La défense française entre dans une nouvelle phase de sa nécessaire adaptation aux besoins du pays. Réformer l’outil militaire est obligatoire sous peine de “préparer la guerre précédente”. Toutes ses composantes sont concernées : structures, équipements, missions, politique du personnel. On doit de plus pour mener à bien la tâche faire appel à de nouveaux concepts comme la notion de “sécurité nationale” qui englobe la défense au sens classique et y ajoute tout ce qui touche à la sécurité du territoire national, dont la fonction policière.
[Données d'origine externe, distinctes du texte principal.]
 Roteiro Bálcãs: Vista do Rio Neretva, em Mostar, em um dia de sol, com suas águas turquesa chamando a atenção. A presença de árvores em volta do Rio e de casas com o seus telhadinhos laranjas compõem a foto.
Les restructurations à venir sont de grande ampleur. Elles auront le mérite de rationaliser un outil reconnu performant mais qui doit être amélioré. Les ambitions affichées nécessiteront une volonté politique forte, avec le risque d’une contradiction entre les besoins et les capacités financières disponibles. Dans un contexte international complexe et porteur de crises, il n’est pas aisé de trouver un accord systématique avec nos partenaires européens pour une politique commune de défense plus ambitieuse. C’est d’autant plus vrai que l’OTAN est perçue par nombre d’entre eux comme le seul garant de la sécurité du “vieux continent”. 2009 est une année décisive car elle doit permettre au travers de la loi de programmation militaire 2009-2014 de concrétiser les choix et de clarifier le débat en particulier autour du retour de la France dans la structure de commandement de l’OTAN.

 

(1) Présenté le 17 juin 2008 par le Président de la République, Porte de Versailles.

(2) Il s’agit de donner un successeur au système Helios 2 à partir de 2015.

(3) Missile air-sol moyenne portée-amélioré. C’est un missile à tête nucléaire.

(4) Opération Extérieure.

(5) Nucléaire, Radiologique, Biologique, Chimique.

(6) A compter du 1er janvier 2009, la gendarmerie nationale sera rattachée au ministère de l’intérieur et ses effectifs ne devront plus être pris en compte dans ceux de la défense.

(7) En exemple, les écoles de formation des médecins et pharmaciens du Service de Santé des Armées actuellement au nombre de deux, à Bordeaux et à Lyon, vont être regroupées sur un site unique, celui de Lyon-Bron.

(8) Cette société mettra à disposition de nouveaux hélicoptères et en assurera l’entretien.

(9) Le Kosovo a été reconnu par 43 états à la fin-septembre.